---- Source information

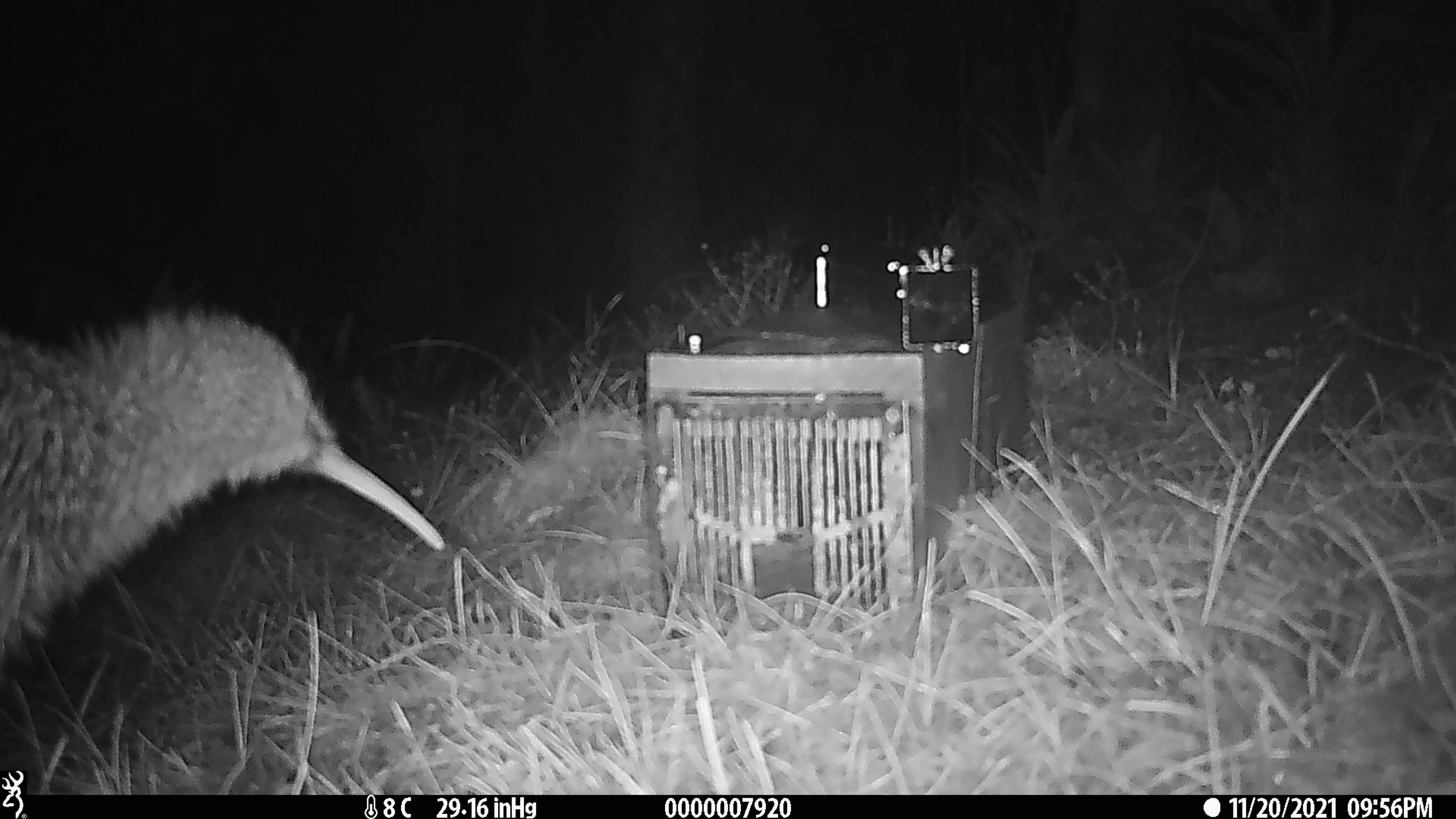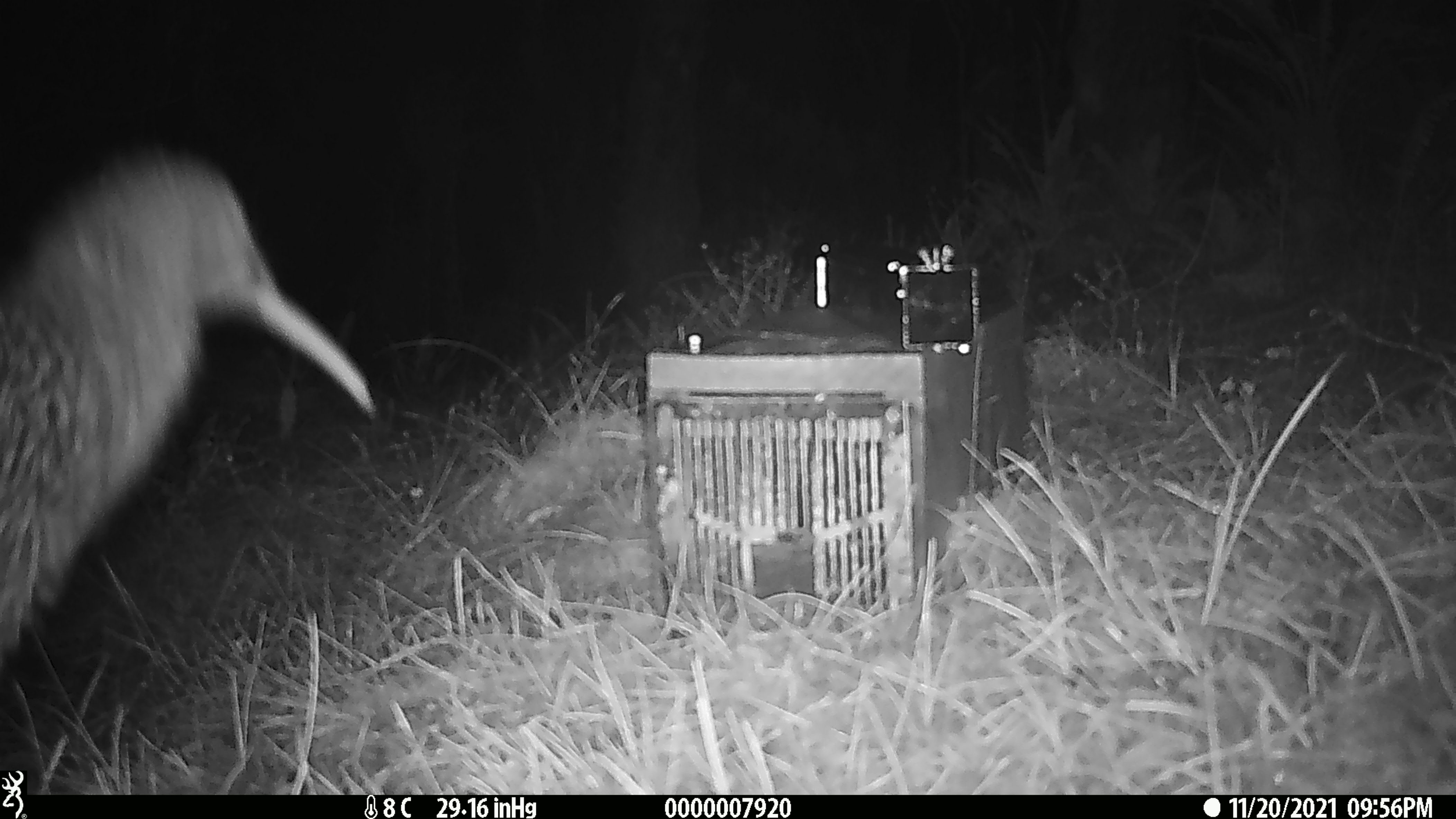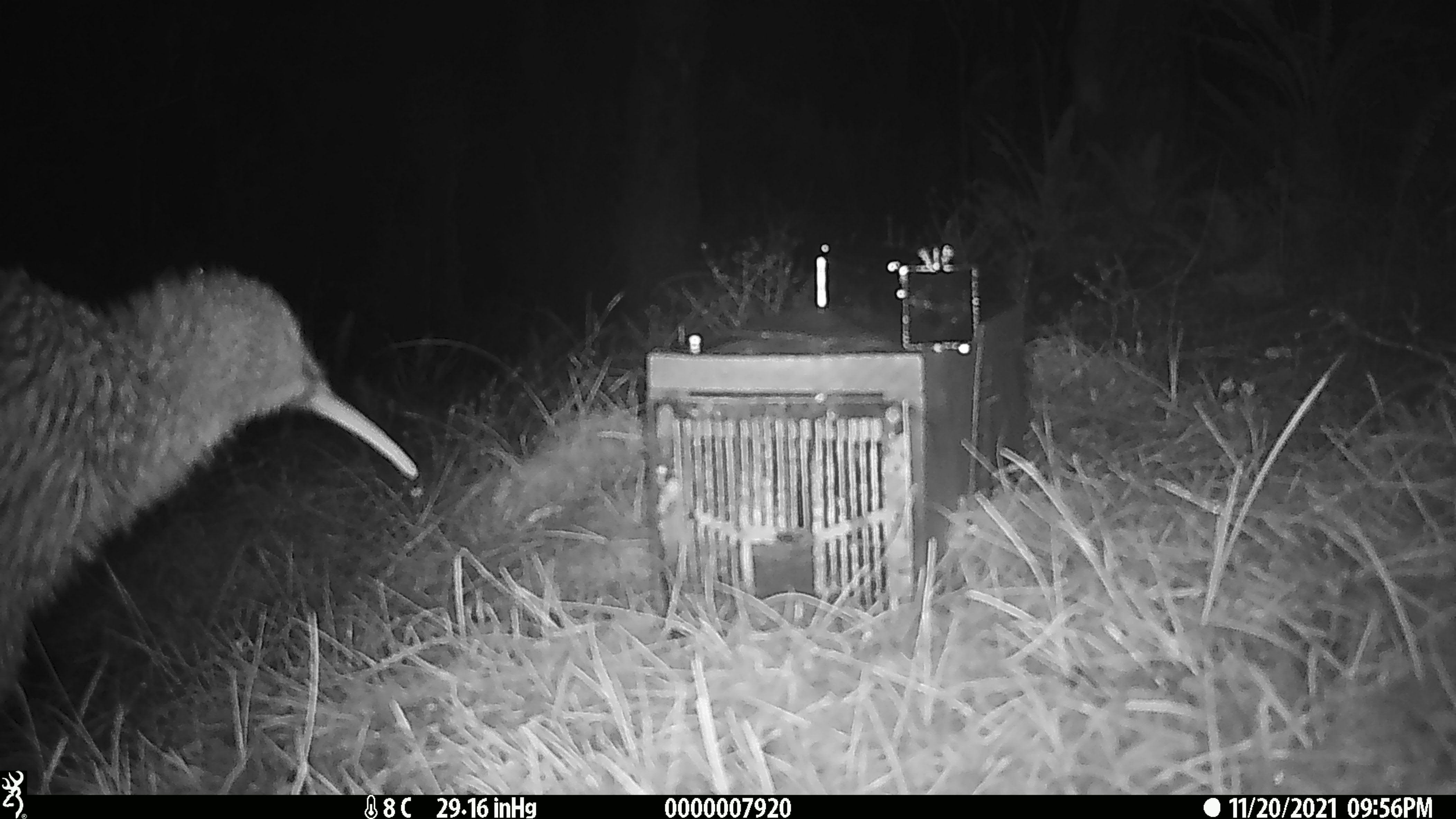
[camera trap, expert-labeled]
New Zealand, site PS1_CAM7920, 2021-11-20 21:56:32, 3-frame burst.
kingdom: Animalia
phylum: Chordata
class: Aves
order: Apterygiformes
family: Apterygidae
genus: Apteryx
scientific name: Apteryx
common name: kiwi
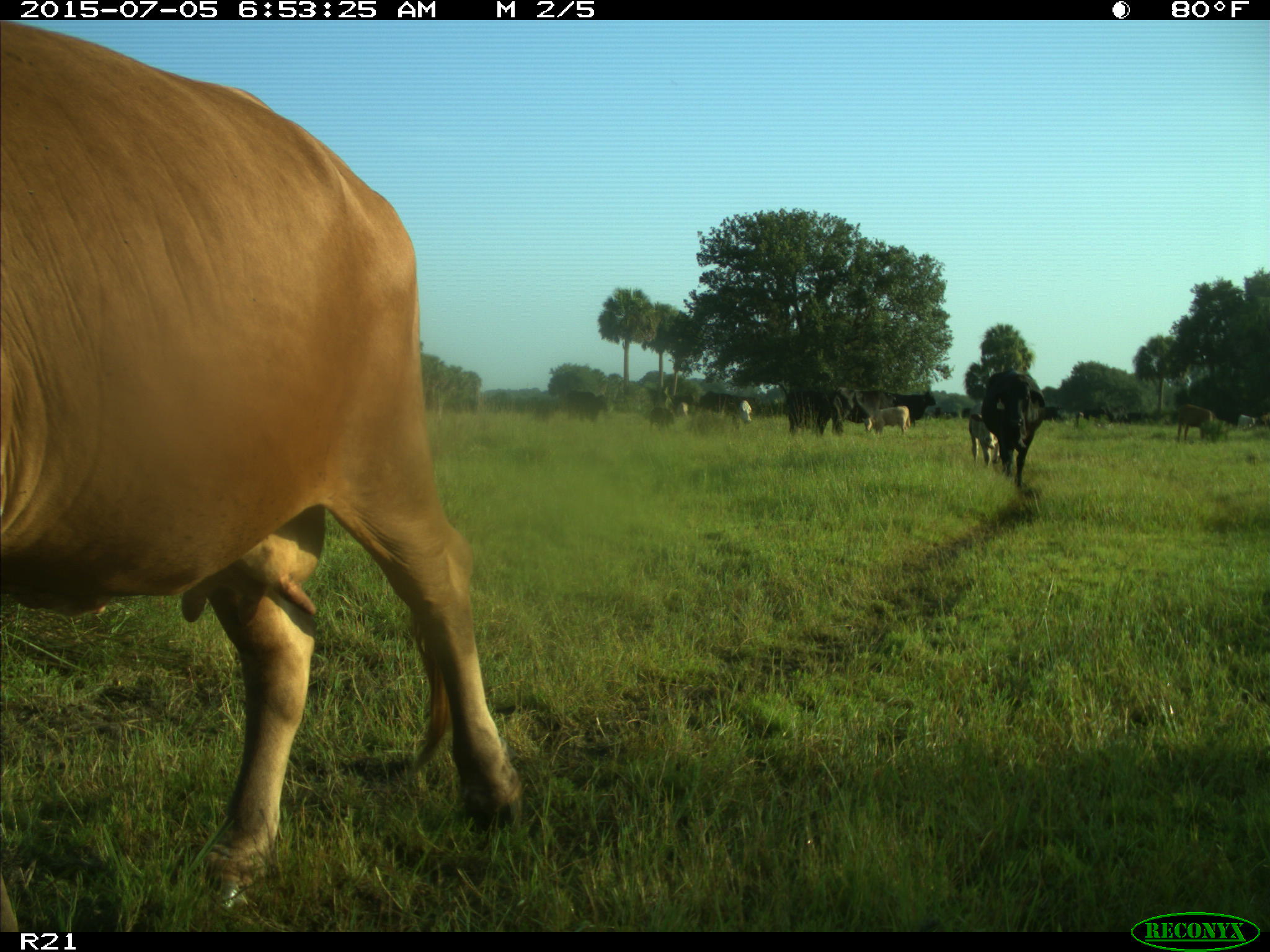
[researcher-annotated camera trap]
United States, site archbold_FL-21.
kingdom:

--------

• Task prompt
Every entry above should be returned exactly, with no images included.

• Problem solution
[camera trap, expert-labeled]
New Zealand, site PS1_CAM7920, 2021-11-20 21:56:32, 3-frame burst.
kingdom: Animalia
phylum: Chordata
class: Aves
order: Apterygiformes
family: Apterygidae
genus: Apteryx
scientific name: Apteryx
common name: kiwi
[researcher-annotated camera trap]
United States, site archbold_FL-21.
kingdom:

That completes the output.